SAO PAULO (Reuters) - Brazilian miner Vale SA’s shares plunged on Monday, wiping out 71.34 billion reais ($18.96 billion) in market value, after a tailing dam collapse on Friday killed scores of people at one of its mines, less than four years after a similar disaster.
Vale shares fell 24 percent to close at 42.65 reais, their steepest daily drop ever in percentage terms. Brazil’s stock market was closed on Friday when the disaster occurred. Vale’s ADR fell 8.1 percent on Friday and 18 percent on Monday, to close at $11.20, the lowest close since December 2017.
Prosecutors, politicians and victims’ families called for punishment, as fears grew that the death toll from the disaster, already 65, could soar into the hundreds. Fines, lawsuits and a regulatory crackdown were expected. The company suspended dividend payments late on Sunday.
“The fact is that Vale’s share drop was even steeper than some market participants expected,” said Igor Lima, a fund manager and partner at Galt Capital in Rio de Janeiro.
“At the same time, the reaction of the government and other public agencies has been quite a bit stronger than in the Samarco accident,” he said, referring to a 2015 mining dam burst involving a Vale joint venture. “This reaction has brought quite a lot of uncertainty about the size of the financial punishment Vale will have to handle.”
Brazil’s top prosecutor, Raquel Dodge, said the company should be criminally prosecuted. Executives could also be personally held responsible, she said.
HSBC and Jefferies have already cut their recommendations for the shares to hold from buy. Other analysts have held back, saying they are trying to figure out potential damages. A law firm filed a class-action lawsuit against Vale and its top executives in a New York court.
GREATER SCRUTINY?
Previ, Brazil’s largest pension fund and a major shareholder at the mining company, said in a statement that it could absorb the impact from the steep share price drop without the need to eventually sell any of its holdings.
“Billions of dollars in Vale’s assets have already been frozen as we discussed this weekend,” said Michael Underhill, chief investment officer at Capital Innovations LLC in Milwaukee, adding that the lost production from the affected mine could be made up elsewhere in Vale’s system.
“There remains a fair chance that all of Vale’s dams (which exceed 100 in count) will also be coming under great scrutiny going forward,” said Underhill.
Vale bond prices also fell, with the yield on its August 2026 bonds jumping to 5.7 percent from 4.6 percent early on Friday before the dam bust, according to Market Axess Bondticker.
Fitch downgraded the company’s debt on Monday to BBB- and placed it on ratings watch negative.
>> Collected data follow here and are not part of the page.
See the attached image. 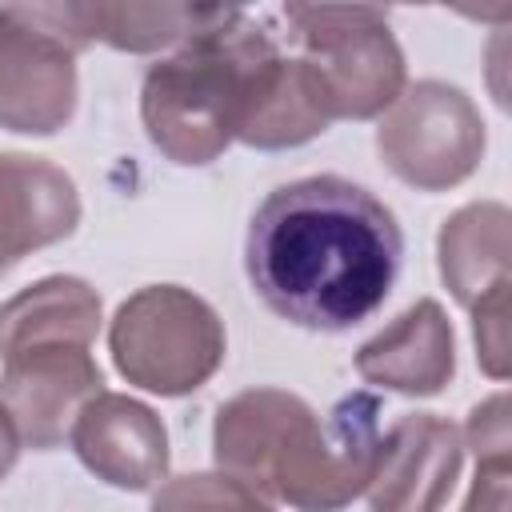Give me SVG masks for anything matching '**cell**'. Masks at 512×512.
<instances>
[{
    "instance_id": "6da1fadb",
    "label": "cell",
    "mask_w": 512,
    "mask_h": 512,
    "mask_svg": "<svg viewBox=\"0 0 512 512\" xmlns=\"http://www.w3.org/2000/svg\"><path fill=\"white\" fill-rule=\"evenodd\" d=\"M404 232L392 208L344 176H300L272 188L244 236L252 292L308 332H348L392 292Z\"/></svg>"
},
{
    "instance_id": "7a4b0ae2",
    "label": "cell",
    "mask_w": 512,
    "mask_h": 512,
    "mask_svg": "<svg viewBox=\"0 0 512 512\" xmlns=\"http://www.w3.org/2000/svg\"><path fill=\"white\" fill-rule=\"evenodd\" d=\"M216 468L296 512H340L364 496L380 456V400L348 392L320 412L284 388H244L216 408Z\"/></svg>"
},
{
    "instance_id": "3957f363",
    "label": "cell",
    "mask_w": 512,
    "mask_h": 512,
    "mask_svg": "<svg viewBox=\"0 0 512 512\" xmlns=\"http://www.w3.org/2000/svg\"><path fill=\"white\" fill-rule=\"evenodd\" d=\"M276 40L260 20L228 8L216 24L156 60L140 84V120L152 148L184 168L212 164L232 140L264 56Z\"/></svg>"
},
{
    "instance_id": "277c9868",
    "label": "cell",
    "mask_w": 512,
    "mask_h": 512,
    "mask_svg": "<svg viewBox=\"0 0 512 512\" xmlns=\"http://www.w3.org/2000/svg\"><path fill=\"white\" fill-rule=\"evenodd\" d=\"M108 352L128 384L156 396H188L216 376L228 336L216 308L192 288L148 284L116 308Z\"/></svg>"
},
{
    "instance_id": "5b68a950",
    "label": "cell",
    "mask_w": 512,
    "mask_h": 512,
    "mask_svg": "<svg viewBox=\"0 0 512 512\" xmlns=\"http://www.w3.org/2000/svg\"><path fill=\"white\" fill-rule=\"evenodd\" d=\"M284 20L300 40L332 120H372L396 104L408 68L376 4H288Z\"/></svg>"
},
{
    "instance_id": "8992f818",
    "label": "cell",
    "mask_w": 512,
    "mask_h": 512,
    "mask_svg": "<svg viewBox=\"0 0 512 512\" xmlns=\"http://www.w3.org/2000/svg\"><path fill=\"white\" fill-rule=\"evenodd\" d=\"M488 148L484 116L472 96L448 80L404 84L376 128V152L396 180L416 192H448L464 184Z\"/></svg>"
},
{
    "instance_id": "52a82bcc",
    "label": "cell",
    "mask_w": 512,
    "mask_h": 512,
    "mask_svg": "<svg viewBox=\"0 0 512 512\" xmlns=\"http://www.w3.org/2000/svg\"><path fill=\"white\" fill-rule=\"evenodd\" d=\"M80 96L76 48L56 4L0 8V128L20 136H56Z\"/></svg>"
},
{
    "instance_id": "ba28073f",
    "label": "cell",
    "mask_w": 512,
    "mask_h": 512,
    "mask_svg": "<svg viewBox=\"0 0 512 512\" xmlns=\"http://www.w3.org/2000/svg\"><path fill=\"white\" fill-rule=\"evenodd\" d=\"M104 392L100 364L84 344H32L4 360L0 404L8 408L20 444L48 452L72 432L80 408Z\"/></svg>"
},
{
    "instance_id": "9c48e42d",
    "label": "cell",
    "mask_w": 512,
    "mask_h": 512,
    "mask_svg": "<svg viewBox=\"0 0 512 512\" xmlns=\"http://www.w3.org/2000/svg\"><path fill=\"white\" fill-rule=\"evenodd\" d=\"M464 468V436L436 412H404L380 432L376 472L364 488L372 512H444Z\"/></svg>"
},
{
    "instance_id": "30bf717a",
    "label": "cell",
    "mask_w": 512,
    "mask_h": 512,
    "mask_svg": "<svg viewBox=\"0 0 512 512\" xmlns=\"http://www.w3.org/2000/svg\"><path fill=\"white\" fill-rule=\"evenodd\" d=\"M68 444L96 480L124 492L156 488L168 476L172 460L164 420L124 392L92 396L72 420Z\"/></svg>"
},
{
    "instance_id": "8fae6325",
    "label": "cell",
    "mask_w": 512,
    "mask_h": 512,
    "mask_svg": "<svg viewBox=\"0 0 512 512\" xmlns=\"http://www.w3.org/2000/svg\"><path fill=\"white\" fill-rule=\"evenodd\" d=\"M364 384L400 396H440L456 376V336L440 300L424 296L356 348Z\"/></svg>"
},
{
    "instance_id": "7c38bea8",
    "label": "cell",
    "mask_w": 512,
    "mask_h": 512,
    "mask_svg": "<svg viewBox=\"0 0 512 512\" xmlns=\"http://www.w3.org/2000/svg\"><path fill=\"white\" fill-rule=\"evenodd\" d=\"M80 224V192L76 180L32 152H0V272L68 240Z\"/></svg>"
},
{
    "instance_id": "4fadbf2b",
    "label": "cell",
    "mask_w": 512,
    "mask_h": 512,
    "mask_svg": "<svg viewBox=\"0 0 512 512\" xmlns=\"http://www.w3.org/2000/svg\"><path fill=\"white\" fill-rule=\"evenodd\" d=\"M328 124L332 116L324 108L312 68L300 56H284L280 48L268 52L252 76L236 140L260 152H280L316 140L320 132H328Z\"/></svg>"
},
{
    "instance_id": "5bb4252c",
    "label": "cell",
    "mask_w": 512,
    "mask_h": 512,
    "mask_svg": "<svg viewBox=\"0 0 512 512\" xmlns=\"http://www.w3.org/2000/svg\"><path fill=\"white\" fill-rule=\"evenodd\" d=\"M512 212L500 200H476L456 208L436 236L440 280L456 296V304L472 308L508 276L512 252Z\"/></svg>"
},
{
    "instance_id": "9a60e30c",
    "label": "cell",
    "mask_w": 512,
    "mask_h": 512,
    "mask_svg": "<svg viewBox=\"0 0 512 512\" xmlns=\"http://www.w3.org/2000/svg\"><path fill=\"white\" fill-rule=\"evenodd\" d=\"M100 332V292L80 276H44L0 304V360L32 344H84Z\"/></svg>"
},
{
    "instance_id": "2e32d148",
    "label": "cell",
    "mask_w": 512,
    "mask_h": 512,
    "mask_svg": "<svg viewBox=\"0 0 512 512\" xmlns=\"http://www.w3.org/2000/svg\"><path fill=\"white\" fill-rule=\"evenodd\" d=\"M228 8L220 4H72L84 48L108 44L116 52H160L180 48L188 36L216 24Z\"/></svg>"
},
{
    "instance_id": "e0dca14e",
    "label": "cell",
    "mask_w": 512,
    "mask_h": 512,
    "mask_svg": "<svg viewBox=\"0 0 512 512\" xmlns=\"http://www.w3.org/2000/svg\"><path fill=\"white\" fill-rule=\"evenodd\" d=\"M148 512H276V508L260 492L216 468V472H188L164 480Z\"/></svg>"
},
{
    "instance_id": "ac0fdd59",
    "label": "cell",
    "mask_w": 512,
    "mask_h": 512,
    "mask_svg": "<svg viewBox=\"0 0 512 512\" xmlns=\"http://www.w3.org/2000/svg\"><path fill=\"white\" fill-rule=\"evenodd\" d=\"M508 288L512 280L496 284L484 300H476L472 312V340H476V360L492 380L508 376Z\"/></svg>"
},
{
    "instance_id": "d6986e66",
    "label": "cell",
    "mask_w": 512,
    "mask_h": 512,
    "mask_svg": "<svg viewBox=\"0 0 512 512\" xmlns=\"http://www.w3.org/2000/svg\"><path fill=\"white\" fill-rule=\"evenodd\" d=\"M460 436H464L468 448L476 452V464L508 460V448H512V436H508V396L496 392V396L480 400V404L468 412V428H464Z\"/></svg>"
},
{
    "instance_id": "ffe728a7",
    "label": "cell",
    "mask_w": 512,
    "mask_h": 512,
    "mask_svg": "<svg viewBox=\"0 0 512 512\" xmlns=\"http://www.w3.org/2000/svg\"><path fill=\"white\" fill-rule=\"evenodd\" d=\"M508 476H512L508 460L476 464V480L464 500V512H508Z\"/></svg>"
},
{
    "instance_id": "44dd1931",
    "label": "cell",
    "mask_w": 512,
    "mask_h": 512,
    "mask_svg": "<svg viewBox=\"0 0 512 512\" xmlns=\"http://www.w3.org/2000/svg\"><path fill=\"white\" fill-rule=\"evenodd\" d=\"M16 456H20V432H16L12 416H8V408L0 404V480L12 472Z\"/></svg>"
}]
</instances>
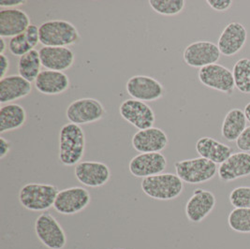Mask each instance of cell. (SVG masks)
<instances>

Late on Friday, Standard & Poor’s put Vale’s debt under review for possible downgrade.
So far, Brazilian courts have issued orders to freeze 11.8 billion reais ($3.1 billion) in Vale’s accounts to cover rescue efforts and damages. The company had around 24 billion reais in cash and equivalents at the end of the third quarter.
Analysts at Credit Suisse said in a note to clients they anticipated regulatory changes for tailings dams because it was the second disaster in less than four years, after the fatal 2015 dam burst at Samarco Mineracao, a joint venture by Vale and BHP Group.